*Try it*:
Look below for the line containing "United States, site usda-white-mountain-nf-vol1_Kil"; from there, print each line exactly up to and including the line containing "scientific name: Aepyceros melampus", and stop.

*Input for this task*:
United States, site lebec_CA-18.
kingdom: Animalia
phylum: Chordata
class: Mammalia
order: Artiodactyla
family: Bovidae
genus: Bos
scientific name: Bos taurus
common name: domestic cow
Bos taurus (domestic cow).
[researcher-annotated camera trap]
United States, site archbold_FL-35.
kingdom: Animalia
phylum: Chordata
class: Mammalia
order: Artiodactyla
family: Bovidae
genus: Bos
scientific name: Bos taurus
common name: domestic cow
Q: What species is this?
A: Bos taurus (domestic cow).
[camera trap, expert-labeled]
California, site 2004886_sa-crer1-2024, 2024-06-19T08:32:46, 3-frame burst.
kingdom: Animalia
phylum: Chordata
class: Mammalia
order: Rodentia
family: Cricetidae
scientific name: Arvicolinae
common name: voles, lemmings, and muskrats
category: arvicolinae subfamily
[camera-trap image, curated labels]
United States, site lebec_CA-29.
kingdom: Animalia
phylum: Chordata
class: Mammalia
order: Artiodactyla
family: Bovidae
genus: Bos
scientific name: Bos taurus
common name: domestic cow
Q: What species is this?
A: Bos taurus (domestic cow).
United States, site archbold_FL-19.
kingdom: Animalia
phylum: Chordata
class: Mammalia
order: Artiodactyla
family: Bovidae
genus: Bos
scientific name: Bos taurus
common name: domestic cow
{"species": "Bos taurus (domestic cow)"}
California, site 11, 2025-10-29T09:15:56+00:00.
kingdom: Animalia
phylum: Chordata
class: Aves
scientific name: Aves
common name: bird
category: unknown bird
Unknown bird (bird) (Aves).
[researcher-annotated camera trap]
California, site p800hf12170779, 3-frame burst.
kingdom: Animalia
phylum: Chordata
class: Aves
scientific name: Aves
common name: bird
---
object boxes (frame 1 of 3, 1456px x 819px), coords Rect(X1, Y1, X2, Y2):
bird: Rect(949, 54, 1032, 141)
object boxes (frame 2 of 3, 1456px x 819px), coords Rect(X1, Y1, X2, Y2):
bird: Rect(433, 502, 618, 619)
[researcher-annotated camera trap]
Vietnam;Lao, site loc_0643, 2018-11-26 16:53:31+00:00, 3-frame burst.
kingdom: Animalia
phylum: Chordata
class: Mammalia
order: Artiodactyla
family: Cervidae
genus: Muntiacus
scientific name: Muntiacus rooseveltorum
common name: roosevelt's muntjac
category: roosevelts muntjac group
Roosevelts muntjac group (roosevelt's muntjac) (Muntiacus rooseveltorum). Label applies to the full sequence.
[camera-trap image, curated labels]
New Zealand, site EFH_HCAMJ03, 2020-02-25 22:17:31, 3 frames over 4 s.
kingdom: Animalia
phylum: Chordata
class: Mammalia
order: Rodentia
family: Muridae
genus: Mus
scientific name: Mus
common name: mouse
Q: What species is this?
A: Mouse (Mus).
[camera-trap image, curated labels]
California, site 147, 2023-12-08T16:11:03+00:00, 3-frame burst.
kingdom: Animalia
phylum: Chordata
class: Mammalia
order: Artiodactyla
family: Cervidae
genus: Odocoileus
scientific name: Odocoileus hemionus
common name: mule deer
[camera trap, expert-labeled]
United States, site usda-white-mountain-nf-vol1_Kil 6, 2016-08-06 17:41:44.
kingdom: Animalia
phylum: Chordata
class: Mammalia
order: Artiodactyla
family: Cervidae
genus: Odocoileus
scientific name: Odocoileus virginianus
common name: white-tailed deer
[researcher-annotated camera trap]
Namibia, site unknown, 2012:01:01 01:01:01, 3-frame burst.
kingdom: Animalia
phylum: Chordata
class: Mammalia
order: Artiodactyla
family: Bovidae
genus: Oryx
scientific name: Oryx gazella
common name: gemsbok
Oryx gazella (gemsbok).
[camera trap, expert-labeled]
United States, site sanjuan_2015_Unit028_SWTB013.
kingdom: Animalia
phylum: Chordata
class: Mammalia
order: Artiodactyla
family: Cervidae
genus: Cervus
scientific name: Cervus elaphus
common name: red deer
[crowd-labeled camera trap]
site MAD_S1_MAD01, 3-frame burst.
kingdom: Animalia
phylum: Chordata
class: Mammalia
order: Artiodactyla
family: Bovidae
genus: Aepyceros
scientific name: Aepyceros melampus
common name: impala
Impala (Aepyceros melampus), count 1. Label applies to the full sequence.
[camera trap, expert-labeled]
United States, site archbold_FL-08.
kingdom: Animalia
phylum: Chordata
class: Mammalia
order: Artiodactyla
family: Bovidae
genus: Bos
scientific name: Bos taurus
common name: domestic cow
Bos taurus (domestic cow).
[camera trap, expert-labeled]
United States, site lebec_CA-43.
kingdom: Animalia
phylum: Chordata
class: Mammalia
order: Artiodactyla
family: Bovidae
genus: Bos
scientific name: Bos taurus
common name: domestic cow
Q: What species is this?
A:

*Output for this exercise*:
United States, site usda-white-mountain-nf-vol1_Kil 6, 2016-08-06 17:41:44.
kingdom: Animalia
phylum: Chordata
class: Mammalia
order: Artiodactyla
family: Cervidae
genus: Odocoileus
scientific name: Odocoileus virginianus
common name: white-tailed deer
[researcher-annotated camera trap]
Namibia, site unknown, 2012:01:01 01:01:01, 3-frame burst.
kingdom: Animalia
phylum: Chordata
class: Mammalia
order: Artiodactyla
family: Bovidae
genus: Oryx
scientific name: Oryx gazella
common name: gemsbok
Oryx gazella (gemsbok).
[camera trap, expert-labeled]
United States, site sanjuan_2015_Unit028_SWTB013.
kingdom: Animalia
phylum: Chordata
class: Mammalia
order: Artiodactyla
family: Cervidae
genus: Cervus
scientific name: Cervus elaphus
common name: red deer
[crowd-labeled camera trap]
site MAD_S1_MAD01, 3-frame burst.
kingdom: Animalia
phylum: Chordata
class: Mammalia
order: Artiodactyla
family: Bovidae
genus: Aepyceros
scientific name: Aepyceros melampus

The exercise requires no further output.